• Work to be completed: Rewrite the data below with every instance of "park greenery" changed to "park lawn", leaving everything else as it is.

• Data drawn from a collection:
====

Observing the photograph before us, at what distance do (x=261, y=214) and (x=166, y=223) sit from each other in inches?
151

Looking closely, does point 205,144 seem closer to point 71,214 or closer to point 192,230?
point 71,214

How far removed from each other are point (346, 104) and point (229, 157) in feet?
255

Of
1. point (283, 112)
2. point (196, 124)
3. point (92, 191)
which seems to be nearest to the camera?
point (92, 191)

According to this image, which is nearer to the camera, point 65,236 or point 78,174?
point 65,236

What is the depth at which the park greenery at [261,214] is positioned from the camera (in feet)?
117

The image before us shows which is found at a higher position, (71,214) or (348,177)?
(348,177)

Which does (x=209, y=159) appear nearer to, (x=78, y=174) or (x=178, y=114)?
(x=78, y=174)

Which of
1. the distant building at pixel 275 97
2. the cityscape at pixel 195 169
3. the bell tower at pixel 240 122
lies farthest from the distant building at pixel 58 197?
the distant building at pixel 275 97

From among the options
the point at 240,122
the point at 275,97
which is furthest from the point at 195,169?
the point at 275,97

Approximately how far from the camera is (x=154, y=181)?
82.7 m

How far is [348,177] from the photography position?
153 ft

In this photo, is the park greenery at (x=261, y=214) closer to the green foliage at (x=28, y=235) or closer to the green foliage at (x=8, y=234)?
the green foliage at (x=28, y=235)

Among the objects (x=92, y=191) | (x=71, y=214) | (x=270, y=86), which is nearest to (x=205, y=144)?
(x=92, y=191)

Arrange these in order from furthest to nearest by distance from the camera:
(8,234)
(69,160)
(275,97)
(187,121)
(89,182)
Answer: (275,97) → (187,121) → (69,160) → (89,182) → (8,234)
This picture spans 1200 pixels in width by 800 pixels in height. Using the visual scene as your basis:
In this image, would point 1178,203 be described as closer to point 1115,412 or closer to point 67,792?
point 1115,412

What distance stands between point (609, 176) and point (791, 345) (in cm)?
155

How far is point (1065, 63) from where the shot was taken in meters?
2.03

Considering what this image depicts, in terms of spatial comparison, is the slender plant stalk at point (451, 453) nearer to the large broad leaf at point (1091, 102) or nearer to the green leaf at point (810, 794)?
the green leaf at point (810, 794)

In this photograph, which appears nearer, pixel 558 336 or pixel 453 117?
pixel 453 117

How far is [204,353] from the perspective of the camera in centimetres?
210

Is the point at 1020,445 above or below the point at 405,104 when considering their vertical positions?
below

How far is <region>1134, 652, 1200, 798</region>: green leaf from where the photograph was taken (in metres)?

====

• The answer:
Observing the photograph before us, at what distance do (x=261, y=214) and (x=166, y=223) sit from each other in inches?
151

Looking closely, does point 205,144 seem closer to point 71,214 or closer to point 192,230?
point 71,214

How far removed from each other are point (346, 104) and point (229, 157) in feet?
255

Of
1. point (283, 112)
2. point (196, 124)
3. point (92, 191)
which seems to be nearest to the camera?
point (92, 191)

According to this image, which is nearer to the camera, point 65,236 or point 78,174?
point 65,236

What is the depth at which the park lawn at [261,214] is positioned from the camera (in feet)?
117

The image before us shows which is found at a higher position, (71,214) or (348,177)?
(348,177)

Which does (x=209, y=159) appear nearer to, (x=78, y=174) or (x=178, y=114)?
(x=78, y=174)

Which of
1. the distant building at pixel 275 97
2. the cityscape at pixel 195 169
3. the bell tower at pixel 240 122
lies farthest from the distant building at pixel 58 197?
the distant building at pixel 275 97

From among the options
the point at 240,122
the point at 275,97
which is furthest from the point at 195,169?
the point at 275,97

Approximately how far from the camera is (x=154, y=181)?
82.7 m

How far is [348,177] from the photography position?
153 ft

In this photo, is the park lawn at (x=261, y=214) closer to the green foliage at (x=28, y=235) or closer to the green foliage at (x=8, y=234)?
the green foliage at (x=28, y=235)

Among the objects (x=92, y=191) | (x=71, y=214) | (x=270, y=86), which is nearest to (x=205, y=144)?
(x=92, y=191)

Arrange these in order from furthest to nearest by distance from the camera:
(8,234)
(69,160)
(275,97)
(187,121)
(89,182)
Answer: (275,97) → (187,121) → (69,160) → (89,182) → (8,234)
This picture spans 1200 pixels in width by 800 pixels in height. Using the visual scene as your basis:
In this image, would point 1178,203 be described as closer to point 1115,412 or closer to point 67,792?
point 1115,412

What distance stands between point (609, 176) and point (791, 345) (in cm)?
155

How far is point (1065, 63) from where the shot was taken in meters?
2.03

Considering what this image depicts, in terms of spatial comparison, is the slender plant stalk at point (451, 453) nearer to the large broad leaf at point (1091, 102) or nearer to the green leaf at point (810, 794)?
the green leaf at point (810, 794)

In this photograph, which appears nearer, pixel 558 336 or pixel 453 117?
pixel 453 117

How far is [204,353] from the perspective of the camera in centimetres?
210

Is the point at 1020,445 above or below the point at 405,104 when considering their vertical positions?
below

How far is <region>1134, 652, 1200, 798</region>: green leaf from where the photograph was taken (in metres)?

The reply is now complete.